The invasion accelerated the global price rush, prompting central banks to take decisive action against inflation at its highest levels in 40 years. To restore price stability, the Fed embarked on the steepest rate hike since 1980 accompanied by a rapid reduction in the balance sheet, which rose to $9 trillion with the pandemic. After raising interest rates by a quarter point in March, the US central bank adjusted them by another half a point in May and opened the door for a series of 50 basis point hikes in upcoming meetings.
The pressure, the fear of economists and investors, risks sliding the US economy into recession, not yet fully recovering from the pandemic, or even worse, into stagflation. The Federal Reserve, in its semi-annual Financial Stability Report, states that persistent high inflation along with a sudden rise in interest rates are among the main short-term risks to the US financial system. The central bank also warned that the war in Ukraine could affect financial stability as well as the global economy as noted by Treasury Secretary Janet Yellen. A complex picture in which uncertainty reigns, the biggest enemy of the stock exchanges. On Wall Street — with the Dow Jones Index closing 1.99%, the Nasdaq down 4.29%, and the S&P 500 down 3.21% — it is technology that is driving the highest price.
After a two-year run with Covid, Big Tech has not just brakes but nails. From Meta to Google, from Apple to Amazon, all the big giants have suffered huge losses. Cupertino lost 3.08%, giant Jeff Bezos lost 5.12% and Facebook and Twitter 3.69% “market volatility shows that there is significant uncertainty about where we think we are headed,” they say some analysts are concerned about the Fed and its limits to its action. In the fight against inflation in the context of the war in Ukraine, giving wings to energy prices and shutdowns in China that make it difficult for supply chains to return to normal.

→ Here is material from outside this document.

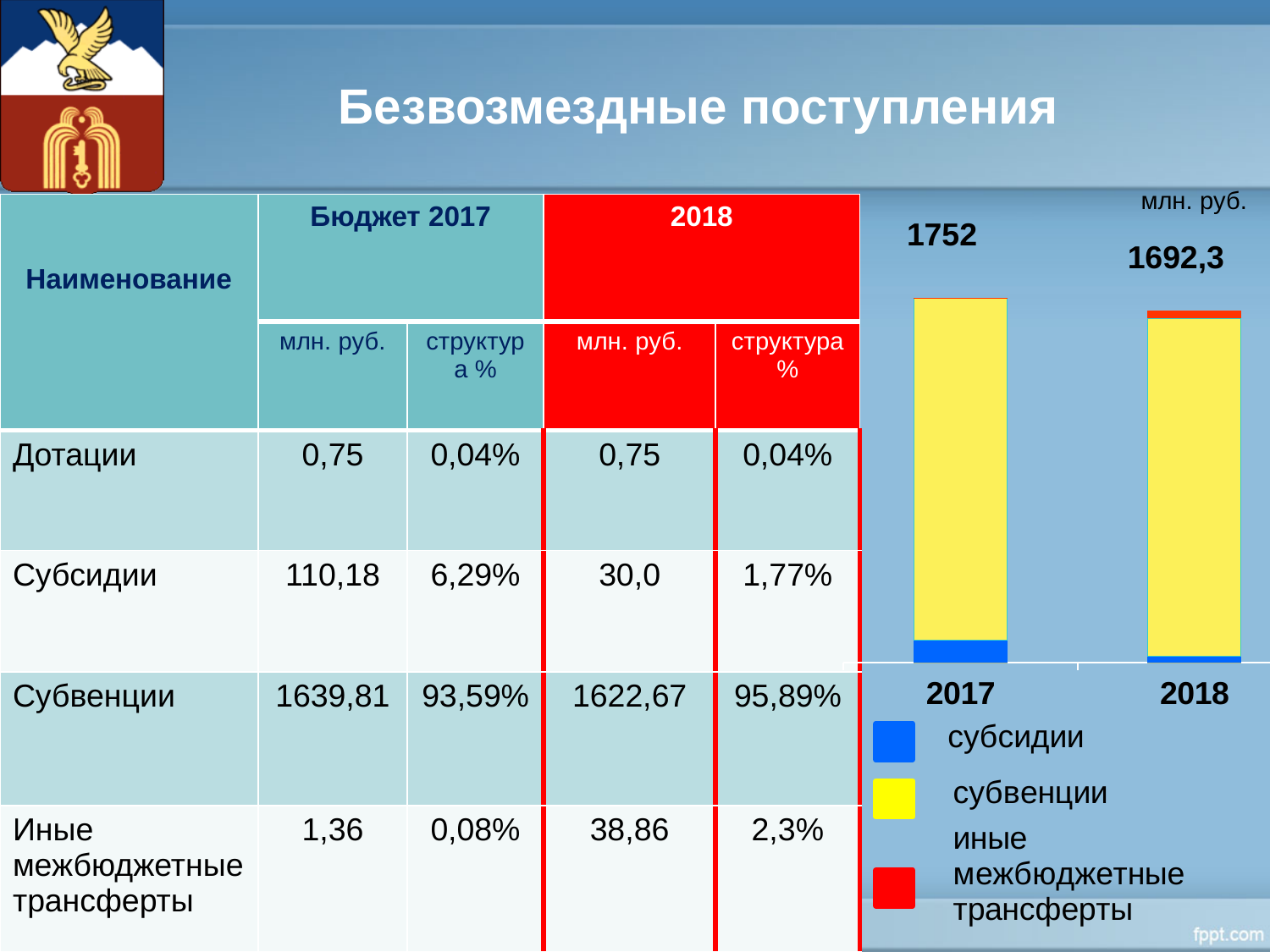
How many series does the chart legend list? 3 Which bar in the chart has the lowest total? 2018 Which series makes up the largest part of each bar in the chart? субвенции What is the difference between the 2017 total and the 2018 total in the chart? 59,7 Which colour represents субсидии in the chart legend? blue How many bars (years) are shown in the chart? 2 Does the total value fall or rise from 2017 to 2018 in the chart? fall Which year has the higher total in the chart, 2017 or 2018? 2017 What unit is indicated in the top right corner of the chart? млн. руб. What is the total value printed above the 2017 bar in the chart? 1752 What is the total value printed above the 2018 bar in the chart? 1692,3 What type of chart is shown on the right side of the slide? stacked bar chart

The drop in stock exchanges was accompanied by lower oil prices, with West Texas Intermediate crude closing 6.1% lower, and the collapse of Bitcoin.
The cryptocurrency drops below $31,000, losing 50% of its value since its November peak. Compared to seven months ago, the cryptocurrency market is sending $1.6 trillion in smoke. “With inflation fears, many investors are taking a risk-reducing approach that includes selling cryptocurrencies and stocks,” observers said. For crypto skeptics, the drop shows that Bitcoin cannot be considered a safe asset: the digital currency has lost more than 29% this year compared to -10% in bonds, stocks and above all compared to +2.5% in gold, the safe-haven asset par excellence.